FBI on Einstein

Gordon Fitch gcf at panix.com
Wed Sep 6 14:26:42 PDT 2000


In answer to some other messages: When I say "empirical", I mean you can do an experiment which demonstrates the fact. The constant speed of light in all directions (in a vacuum -- forgot to add that) can be observed in the Michelson-Moreley experiment, and is also implicit in Maxwell's equations, also empirically confirmed. These are not hypotheses or assumptions which are accepted because they make something else work -- they can be confirmed directly in the physical world using classical methods.


> ...

G*rd*n:
> >I'd suggest that Einstein's motivation for constructing
> >Special and General Relativity was probably religious...

Brad De Long:
> No.
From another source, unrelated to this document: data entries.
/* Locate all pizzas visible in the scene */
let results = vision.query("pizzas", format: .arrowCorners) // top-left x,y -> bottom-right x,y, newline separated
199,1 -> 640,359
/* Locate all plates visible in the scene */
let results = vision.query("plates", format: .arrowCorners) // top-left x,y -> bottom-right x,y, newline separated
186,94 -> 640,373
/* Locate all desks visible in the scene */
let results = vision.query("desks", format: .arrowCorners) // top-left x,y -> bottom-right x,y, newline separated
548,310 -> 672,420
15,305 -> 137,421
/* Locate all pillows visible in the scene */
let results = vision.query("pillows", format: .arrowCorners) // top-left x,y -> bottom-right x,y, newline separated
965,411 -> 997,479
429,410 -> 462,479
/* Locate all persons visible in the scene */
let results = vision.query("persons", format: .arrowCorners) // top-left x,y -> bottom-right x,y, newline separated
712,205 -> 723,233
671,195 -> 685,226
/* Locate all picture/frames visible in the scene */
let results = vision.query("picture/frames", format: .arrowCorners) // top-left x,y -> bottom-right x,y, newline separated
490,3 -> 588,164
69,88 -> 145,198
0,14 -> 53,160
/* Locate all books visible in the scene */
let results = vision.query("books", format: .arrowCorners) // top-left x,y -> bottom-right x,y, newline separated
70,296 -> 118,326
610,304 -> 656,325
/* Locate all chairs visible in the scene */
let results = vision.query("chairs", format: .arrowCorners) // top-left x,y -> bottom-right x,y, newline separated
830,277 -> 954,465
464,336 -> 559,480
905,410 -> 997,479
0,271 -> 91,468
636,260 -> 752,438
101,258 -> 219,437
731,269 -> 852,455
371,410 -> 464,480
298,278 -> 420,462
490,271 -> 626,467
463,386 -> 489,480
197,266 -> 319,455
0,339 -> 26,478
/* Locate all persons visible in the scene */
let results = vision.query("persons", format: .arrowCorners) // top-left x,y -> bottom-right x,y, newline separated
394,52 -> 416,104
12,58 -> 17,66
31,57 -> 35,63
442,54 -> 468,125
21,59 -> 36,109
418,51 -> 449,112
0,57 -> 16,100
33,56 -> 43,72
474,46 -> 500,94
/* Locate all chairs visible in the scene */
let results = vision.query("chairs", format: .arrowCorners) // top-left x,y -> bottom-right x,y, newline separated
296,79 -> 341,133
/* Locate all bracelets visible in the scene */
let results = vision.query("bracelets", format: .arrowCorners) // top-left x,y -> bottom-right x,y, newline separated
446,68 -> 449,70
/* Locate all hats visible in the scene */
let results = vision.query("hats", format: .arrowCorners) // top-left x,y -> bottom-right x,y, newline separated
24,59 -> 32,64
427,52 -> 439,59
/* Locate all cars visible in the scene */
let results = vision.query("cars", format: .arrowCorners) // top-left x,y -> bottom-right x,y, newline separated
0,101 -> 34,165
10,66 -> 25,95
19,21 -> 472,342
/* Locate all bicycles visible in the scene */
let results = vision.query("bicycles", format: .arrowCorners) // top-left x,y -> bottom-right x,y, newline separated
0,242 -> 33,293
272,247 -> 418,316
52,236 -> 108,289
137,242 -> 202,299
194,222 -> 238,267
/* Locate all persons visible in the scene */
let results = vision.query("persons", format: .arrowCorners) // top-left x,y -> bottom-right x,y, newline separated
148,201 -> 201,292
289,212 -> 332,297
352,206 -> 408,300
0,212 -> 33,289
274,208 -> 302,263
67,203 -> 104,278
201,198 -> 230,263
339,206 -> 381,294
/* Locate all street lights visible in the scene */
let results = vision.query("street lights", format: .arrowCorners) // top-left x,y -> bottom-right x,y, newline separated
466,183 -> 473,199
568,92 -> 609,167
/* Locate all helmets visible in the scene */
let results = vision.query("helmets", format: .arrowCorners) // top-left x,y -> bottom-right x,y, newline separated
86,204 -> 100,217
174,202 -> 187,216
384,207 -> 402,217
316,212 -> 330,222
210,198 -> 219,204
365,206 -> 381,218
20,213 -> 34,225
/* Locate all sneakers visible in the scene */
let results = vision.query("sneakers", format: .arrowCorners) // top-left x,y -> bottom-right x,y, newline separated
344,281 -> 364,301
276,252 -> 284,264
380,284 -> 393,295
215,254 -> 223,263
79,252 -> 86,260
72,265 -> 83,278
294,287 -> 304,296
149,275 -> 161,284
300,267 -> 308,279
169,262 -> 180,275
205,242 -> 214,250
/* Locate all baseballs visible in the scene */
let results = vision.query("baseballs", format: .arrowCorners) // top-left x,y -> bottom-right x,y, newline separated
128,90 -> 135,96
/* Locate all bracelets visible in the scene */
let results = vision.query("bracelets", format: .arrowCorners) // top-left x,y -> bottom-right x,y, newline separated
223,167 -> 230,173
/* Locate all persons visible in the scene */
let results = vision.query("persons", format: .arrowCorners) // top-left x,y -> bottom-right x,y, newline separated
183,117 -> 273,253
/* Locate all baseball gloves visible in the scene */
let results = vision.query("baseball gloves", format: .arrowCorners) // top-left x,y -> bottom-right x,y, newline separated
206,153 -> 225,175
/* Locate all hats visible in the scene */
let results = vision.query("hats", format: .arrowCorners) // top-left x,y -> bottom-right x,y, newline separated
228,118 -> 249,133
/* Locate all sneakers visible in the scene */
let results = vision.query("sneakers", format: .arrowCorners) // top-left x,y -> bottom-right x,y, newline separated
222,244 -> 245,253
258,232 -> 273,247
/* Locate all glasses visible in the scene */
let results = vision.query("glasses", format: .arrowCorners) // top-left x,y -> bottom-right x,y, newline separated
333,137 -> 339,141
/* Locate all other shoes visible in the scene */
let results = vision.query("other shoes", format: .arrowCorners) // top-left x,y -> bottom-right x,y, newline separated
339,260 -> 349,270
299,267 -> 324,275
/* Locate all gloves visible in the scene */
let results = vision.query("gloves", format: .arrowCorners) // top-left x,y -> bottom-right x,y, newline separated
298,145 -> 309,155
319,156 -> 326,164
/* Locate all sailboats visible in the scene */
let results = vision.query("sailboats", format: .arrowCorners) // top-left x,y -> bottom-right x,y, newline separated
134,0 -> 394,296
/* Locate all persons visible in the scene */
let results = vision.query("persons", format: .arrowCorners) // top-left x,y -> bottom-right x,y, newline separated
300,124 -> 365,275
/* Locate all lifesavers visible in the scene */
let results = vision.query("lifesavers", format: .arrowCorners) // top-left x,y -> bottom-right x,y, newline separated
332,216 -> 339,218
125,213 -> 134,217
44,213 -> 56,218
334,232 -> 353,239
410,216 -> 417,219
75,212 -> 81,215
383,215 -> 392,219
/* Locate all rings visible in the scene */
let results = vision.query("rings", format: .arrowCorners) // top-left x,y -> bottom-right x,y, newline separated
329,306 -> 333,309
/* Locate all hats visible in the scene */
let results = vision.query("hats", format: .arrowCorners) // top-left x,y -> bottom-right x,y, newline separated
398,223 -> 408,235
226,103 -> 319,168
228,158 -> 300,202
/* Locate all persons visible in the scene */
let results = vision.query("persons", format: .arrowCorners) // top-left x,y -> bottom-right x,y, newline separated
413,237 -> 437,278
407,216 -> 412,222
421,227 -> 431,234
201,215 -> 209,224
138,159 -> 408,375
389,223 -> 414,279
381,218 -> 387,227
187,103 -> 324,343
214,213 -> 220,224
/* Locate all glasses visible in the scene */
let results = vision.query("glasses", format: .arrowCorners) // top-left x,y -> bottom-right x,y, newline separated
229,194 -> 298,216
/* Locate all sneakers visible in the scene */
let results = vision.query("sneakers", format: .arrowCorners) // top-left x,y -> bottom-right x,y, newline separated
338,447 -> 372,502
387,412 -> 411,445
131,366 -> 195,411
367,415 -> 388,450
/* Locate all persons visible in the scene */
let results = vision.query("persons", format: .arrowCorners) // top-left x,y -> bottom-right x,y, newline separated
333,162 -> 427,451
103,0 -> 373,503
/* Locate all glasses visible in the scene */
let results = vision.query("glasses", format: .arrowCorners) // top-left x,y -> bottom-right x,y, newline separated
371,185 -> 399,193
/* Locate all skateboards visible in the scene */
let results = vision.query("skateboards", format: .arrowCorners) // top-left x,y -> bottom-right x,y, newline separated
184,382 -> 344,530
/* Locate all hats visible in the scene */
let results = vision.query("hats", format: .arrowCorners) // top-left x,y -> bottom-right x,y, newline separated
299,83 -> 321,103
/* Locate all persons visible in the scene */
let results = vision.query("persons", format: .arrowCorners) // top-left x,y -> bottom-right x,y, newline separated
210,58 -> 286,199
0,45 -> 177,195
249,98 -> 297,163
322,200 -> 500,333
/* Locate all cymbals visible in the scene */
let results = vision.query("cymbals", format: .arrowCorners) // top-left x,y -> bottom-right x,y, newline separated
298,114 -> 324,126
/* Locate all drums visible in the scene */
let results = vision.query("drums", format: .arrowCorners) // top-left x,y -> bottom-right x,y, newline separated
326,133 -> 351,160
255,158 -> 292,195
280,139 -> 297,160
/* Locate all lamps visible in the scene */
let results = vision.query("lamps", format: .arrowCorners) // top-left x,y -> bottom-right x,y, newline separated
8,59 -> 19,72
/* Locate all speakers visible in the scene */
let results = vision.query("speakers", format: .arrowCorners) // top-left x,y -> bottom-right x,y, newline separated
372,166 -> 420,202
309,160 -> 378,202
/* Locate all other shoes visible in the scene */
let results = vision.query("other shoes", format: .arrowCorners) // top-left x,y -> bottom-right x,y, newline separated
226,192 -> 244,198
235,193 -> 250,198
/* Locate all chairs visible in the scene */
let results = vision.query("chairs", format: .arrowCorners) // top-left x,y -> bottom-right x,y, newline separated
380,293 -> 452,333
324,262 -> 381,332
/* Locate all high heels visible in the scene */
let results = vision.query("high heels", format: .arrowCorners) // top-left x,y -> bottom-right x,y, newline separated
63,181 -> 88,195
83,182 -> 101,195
His motivation for constructing Special Relativity was the same
> as Poincare's, Minkowski's, and Lorentz's motivation for undertaking
> the same project: they were all trying to figure out the consequences
> of simultaneously believing (a) that the laws of physics look the
> same in all inertial reference frames, and (b) that Maxwell's
> equations are a good description of electromagnetic phenomena.
>
> You can look at Abraham Pais's _Subtle Is the Lord_ and conclude that
> Poincare, Lorentz, or somebody else would have gotten there within
> the decade had Einstein not written his "On the Electrodynamics of
> Moving Bodies." Indeed, much of the language we use to talk about
> Special Relativity--"spacetime", "Lorentz transformations",
> "invariance of the spacetime interval"--doesn't come from Einstein,
> but from the others working on the same problem at the same time...

Yes, but why did they care? I don't know about Poincare or Lorenz, but Einstein was definitely on about God. I think his very hostile reaction to QM, and the theological reason he gave for it, reveal one facet of this passion.

Whether his religious ideas extended to geometry I don't know; I've never read anything of his on the issue. I suppose the orderly Master Architect of the cosmos could be expected to provide a supernal framework, but like many kinds of mathematics, geometry is _empirically_ useful aside from its ontological status. One can think that geometry is just something human beings do, and still believe in the M.A., who could be doing something quite different which geometry just happens to match up to here and there.

My belief in Einstein's religiousness is of course interpretive, but so is a disbelief in it. I think it makes sense, but it's a literary kind of sense.